---------- Given text ----------

Published: October 25, 2006
I hope you bleed. No offense or anything. One pint of blood can be used to save up to three lives. The platelets and plasma can be separated from it and put to use, or the whole of your blood can be used.
The nearest blood clinic to the main campus is the Northwest Florida Blood Center, which is a short drive up Ninth Avenue.
This Friday, Oct. 27, Northwest Florida Blood Center is having a blood drive at WEAR from 7 a.m. until 6 p.m. I urge anyone who can go to do so and bleed a little for the greater good.
Once there, all you need to do is sign in, answer a short questionnaire (in which you will answer whether you’ve donated before or not), and move on to the donation process.
The questionnaire is used to filter out people who more than likely have some sort of ailment that could be transmitted through their blood into the person that’s receiving it.

---------- Information given ----------

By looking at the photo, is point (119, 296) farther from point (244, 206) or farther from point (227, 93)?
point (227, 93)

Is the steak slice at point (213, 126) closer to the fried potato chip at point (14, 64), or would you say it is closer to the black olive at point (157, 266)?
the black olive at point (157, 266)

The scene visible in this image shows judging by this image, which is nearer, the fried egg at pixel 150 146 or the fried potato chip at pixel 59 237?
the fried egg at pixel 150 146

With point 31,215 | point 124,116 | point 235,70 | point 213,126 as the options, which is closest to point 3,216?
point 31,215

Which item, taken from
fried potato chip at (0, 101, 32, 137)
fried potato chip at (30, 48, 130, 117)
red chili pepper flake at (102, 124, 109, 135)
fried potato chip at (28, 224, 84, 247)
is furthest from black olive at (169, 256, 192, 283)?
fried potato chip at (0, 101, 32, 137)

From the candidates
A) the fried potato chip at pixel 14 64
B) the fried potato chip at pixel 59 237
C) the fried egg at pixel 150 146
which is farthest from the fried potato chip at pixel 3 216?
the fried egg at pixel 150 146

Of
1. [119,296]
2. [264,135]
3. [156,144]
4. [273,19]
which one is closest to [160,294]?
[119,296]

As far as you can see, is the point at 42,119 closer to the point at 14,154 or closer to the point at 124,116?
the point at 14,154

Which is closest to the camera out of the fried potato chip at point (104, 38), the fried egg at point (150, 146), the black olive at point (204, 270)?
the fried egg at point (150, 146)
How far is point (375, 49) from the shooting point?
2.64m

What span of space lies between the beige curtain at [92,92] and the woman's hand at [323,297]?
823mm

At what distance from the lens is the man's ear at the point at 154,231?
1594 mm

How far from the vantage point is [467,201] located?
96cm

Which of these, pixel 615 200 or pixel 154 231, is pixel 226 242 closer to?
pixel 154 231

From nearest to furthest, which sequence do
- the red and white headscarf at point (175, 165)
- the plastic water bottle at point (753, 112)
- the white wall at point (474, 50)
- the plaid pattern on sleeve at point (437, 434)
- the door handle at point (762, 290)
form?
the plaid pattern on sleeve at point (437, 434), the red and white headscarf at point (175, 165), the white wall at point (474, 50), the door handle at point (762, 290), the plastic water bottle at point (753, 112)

----------

• To do
[1] When and where is the Northwest Florida Blood Center holding the blood drive described in the blood donation column?
[2] Explain the purpose of the questionnaire that donors fill out, as stated in the blood donation column.
[3] Write the next part of the blood donation column, picking up after its last sentence.

• Results of the tasks
[1] At WEAR on Friday, Oct. 27, from 7 a.m. until 6 p.m.

[2] The questionnaire filters out people who likely have some sort of ailment. That ailment could be passed through their blood to the person who receives it.

[3]
I started donating blood at the urging of my girlfriend, who isn’t allowed to do so herself. She lived in England when she was younger during the same time as a Mad Cow Disease epidemic. There’s a very remote chance that she could be harboring Mad Cow, and so she has never been allowed to give blood – at least not until they have a way to test for it.
So she convinced me to do it for her. When I really thought about it, I never had a good enough reason not to do it before. I’m always for helping a noble cause and I’ve never had a bad experience with needles.
All I could figure was that I was just too lazy to do anything before. I knew the opportunity existed; I just took it for granted. Most people do.
In fact, out of the millions of people who are eligible to donate, only about 5 percent actually do.
Then I remembered my grandfather, who had been in and out of the hospital around that time, and had recently received a very large blood transfusion during one of his operations. That blood came from people who, for one reason or another, didn’t want to be lazy anymore.
After considering all this, I avoided any further hesitation, and went in to donate.
People forget that heroes and “good Samaritans” aren’t exceptions to the everyday man. Everyday men and women are all heroes. Donating blood is a very simple way to realize this. It sounds very clich‚, but it’s the truth.
Donating is fast and relatively painless, and the clinic provides you with all the drinks and snacks you like.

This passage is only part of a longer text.